PROBLEM 1:
Answer these questions from the fixing-heater text, marking each answer (a), (b) or (c):
(a) Where does the first heater 212A have its maximum heat gradient?
(b) Into what are the signals relating to the temperature detected through each thermistor input?
(c) Which interval between thermistors is the shorter one?
PROBLEM 2: How would the fixing-heater text go on after its last sentence? Write the next few sentences.

TEXT EXCERPT:

»»

It means that the first heater 212A and the second heater 212B are
heaters respectively having different heat gradient in the width
direction, like the heater A and the heater B as shown in FIG. 13.
The first heater 212A has a feature that it has a maximum heat
gradient near a center portion in the width direction and the heat
gradient falls toward both end portions in the width direction. On
the other hand, the second heater 212B has a feature that it has
the maximum heat gradient at the both end portions in the width
direction and the heat gradient falls toward the center portion in
the width direction. By controlling heating operation of the two
heaters, it is possible to cope with the temperature unevenness
caused in the width direction.
On a back side (back surface) of the heater 212A, a thermistor 213A
which operates as a first temperature sensor, a thermistor 213B
which operates as a second temperature sensor, and a thermistor
213C which operates as a third temperature sensor are respectively
arranged in order along an orthogonal direction of the conveying
direction of the paper P. Further, when supplying power, the heater
212 generates heat to heat the fixing film 211 from inside. Signals
relating to the temperature detected through each thermistor are
input into the control circuit part 100 as detected temperature
information. The control circuit part 100 controls an energization
amount of the heater 212 such that the detected temperature
information input from each thermistor is maintained at a
predetermined fixing temperature. Note that, based on where to
detect the temperature, each temperature detection unit of the
thermistors 213A, 213B, and 213C is sometimes referred to as a
front end portion temperature detection unit 213A, a center portion
temperature detection unit 213B, and a deep end portion temperature
detection unit 213C in order. Further, each thermistor is arranged
so that an interval between the thermistor 213A and the thermistor
213B is shorter than the interval between the thermistor 213B and
the thermistor 213C.

««

GIVEN INFORMATION:
»»

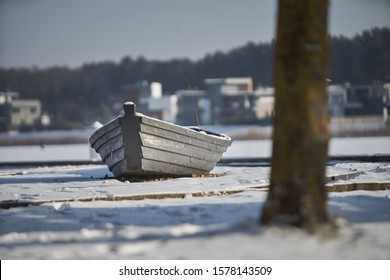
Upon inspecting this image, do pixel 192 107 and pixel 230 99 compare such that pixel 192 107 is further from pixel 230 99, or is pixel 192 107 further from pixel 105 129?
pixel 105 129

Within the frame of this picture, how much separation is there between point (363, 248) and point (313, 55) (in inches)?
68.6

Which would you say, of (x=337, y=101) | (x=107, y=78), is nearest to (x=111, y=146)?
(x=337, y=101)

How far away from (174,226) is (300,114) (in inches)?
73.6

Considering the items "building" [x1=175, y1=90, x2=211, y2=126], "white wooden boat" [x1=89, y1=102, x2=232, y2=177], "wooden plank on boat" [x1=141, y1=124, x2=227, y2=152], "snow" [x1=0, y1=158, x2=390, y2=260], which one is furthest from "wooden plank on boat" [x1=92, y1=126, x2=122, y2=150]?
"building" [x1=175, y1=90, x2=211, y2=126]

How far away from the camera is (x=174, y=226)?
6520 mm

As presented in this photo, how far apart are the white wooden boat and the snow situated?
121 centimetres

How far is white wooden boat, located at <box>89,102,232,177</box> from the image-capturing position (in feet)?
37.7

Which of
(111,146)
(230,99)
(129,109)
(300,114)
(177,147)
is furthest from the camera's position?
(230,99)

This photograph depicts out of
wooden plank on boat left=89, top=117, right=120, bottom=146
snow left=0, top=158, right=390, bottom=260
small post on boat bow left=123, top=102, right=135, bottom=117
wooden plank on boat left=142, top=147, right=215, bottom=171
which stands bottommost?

««
»»

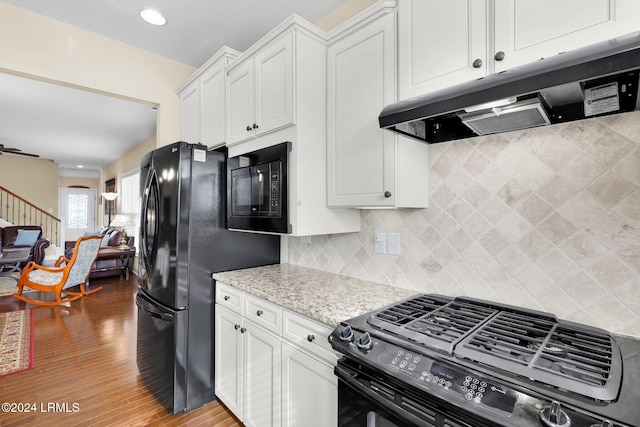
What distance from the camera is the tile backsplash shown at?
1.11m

««

TASK RESULT 1:
(a) Near a center portion in the width direction.
(b) Into the control circuit part 100, as detected temperature information.
(c) The interval between the thermistor 213A and the thermistor 213B, which is shorter than the interval between the thermistor 213B and the thermistor 213C.

TASK RESULT 2:
FIG. 4 is a control block diagram for explaining an example of a
functional configuration of an image forming apparatus 1. The
control circuit part 100 comprises a central processing unit (CPU)
101, a random access memory (RAM) 102, a read only memory (ROM)
103, and an input/output (I/O) 104.
The CPU 101 reads a control program stored in the ROM 103 and data
stored in the RAM 102 according to signals input into the I/O 104.
Then, in accordance with an output value of each temperature
detection unit (213A, 213B, 213C) and an output value of the size
detection unit 61, the CPU 101 energizes the first heater 212A and
the second heater 212B. The first heater 212A and the second heater
212B are energized through a first heater driver 109 and a second
heater driver 110.
FIG. 5 is a flowchart showing an example of temperature control
procedure of the fixing device 200. Each processing shown in FIG. 5
is mainly executed by the CPU 101.
When the image forming apparatus 1 is powered ON, when a print job
is received through the I/O 104 by the user's input, the CPU 101
reads a supplement control program stored in the ROM 103 and starts
a fixing heater control program.
Based on the output value of the size detection unit 61, the CPU
101 determines whether the paper size (the width of the paper P) is
smaller than 210 mm or not (Step S102). If it is determined that
the paper size is smaller than 210 mm (Step S102: Yes), the CPU 101
starts a first control mode through which the first heater 212A is
preferentially heated (Step S107). The detail of the first control
mode is described later.
If it is determined that the paper size is equal to or wider than
210 mm (Step S102: No), the CPU 101 determines whether the paper
size is smaller than 295 mm or not (Step S103). If it is determined
that the paper size is smaller than 295 mm (Step S103: Yes), the
CPU 101 determines a front end portion temperature detected by the
front end portion temperature detection unit 213A as an end portion
temperature (Step S104). Further, if it is determined that the
paper size is equal to or wider than 295 mm (Step S103: No), the
CPU 101 determines a deep end portion temperature detected by the
deep end portion temperature detection unit 213C as the end portion
temperature (Step S105).
The CPU 101 determines whether the end portion temperature is lower
than a center portion temperature or not (Step S106). If it is
determined that the end portion temperature is lower than the
center portion temperature (Step S106: Yes), the CPU 101 starts a
second control mode through which the second heater 212B is
preferentially heated (Step S108). The detail of the second control
mode is described later. If it is determined that the end portion
temperature is equal to or higher than the center portion
temperature (Step S106: No), the CPU 101 starts a third control
mode through which a heat generation amount of the second heater
212B is reduced (Step S109). The detail of the third control mode
is described later.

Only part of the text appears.